– Головешка, что там вообще на небесах говорят – по всей видимости, тебе обо всех изменениях на них докладывают – Сейлу не сняли? – с изрядной долей ехидцы поинтересовалась у него Рейчел. – В связи с несоответствием? А если даже так – надеюсь, Гарсию вместо нее не поставили? Чувствую я, та всех вылечит!
Сейла – богиня врачевания. У Гарсии же, на мой взгляд, весьма незавидная участь: она покровительница жриц любви, любительниц менять мужчин как перчатки и просто неверных жен. Потому интерес и ехидство Рейчел были понятны.

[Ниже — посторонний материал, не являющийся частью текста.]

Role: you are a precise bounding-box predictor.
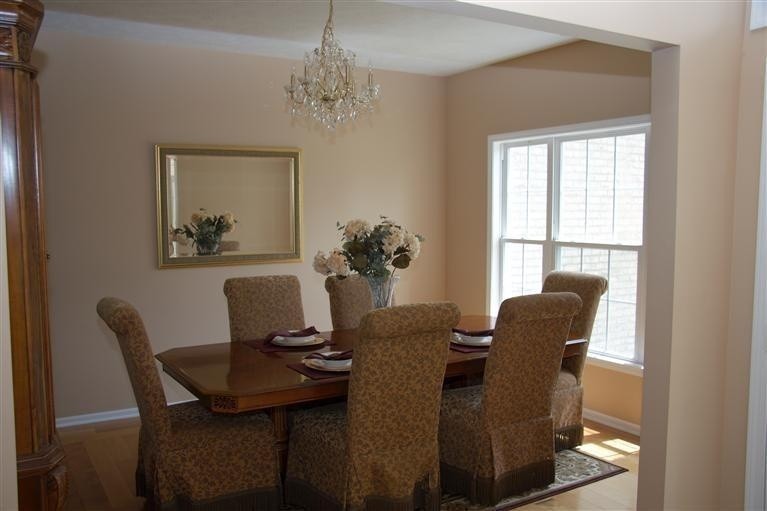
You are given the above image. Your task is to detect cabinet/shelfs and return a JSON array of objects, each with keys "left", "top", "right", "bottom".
[{"left": 0, "top": 0, "right": 78, "bottom": 511}]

Головешка, вместо того чтобы продолжать грести, начал вертеть головой по сторонам, глядя то на одного из нас, то на другого.
– Сколько, говоришь, Калахиру чаек в жертву принес? – поинтересовался Гаспар.
– Восемнадцать. Больше поймать не смог.
– Ну все, теперь о пиратском промысле можешь забыть. Прямая дорога тебе в гончары: Калахир тебя уже ни за что не отпустит, – с самым серьезным видом заявил тот.
– Лео?! – Голос Головешки был полон отчаяния.
– Успокойся, – сказал я, сделав соответствующий жест рукой. – Восемнадцать чаек – это серьезно. Если разделить поровну, каждому богу получается по две штуки. Солидная жертва. К тому же действенная: ни одной акулы вокруг!
Рейчел, сдерживая смех, уткнулась лицом в ладони. Сам Головешка как будто бы успокоился и начал загребать веслом с удвоенной силой.
Глава 3
Чем-чем, но быстроходностью наша посудина не отличалась. Если разобраться, она вообще ничем не отличалась: ни мореходностью, ни остойчивостью, ни комфортом.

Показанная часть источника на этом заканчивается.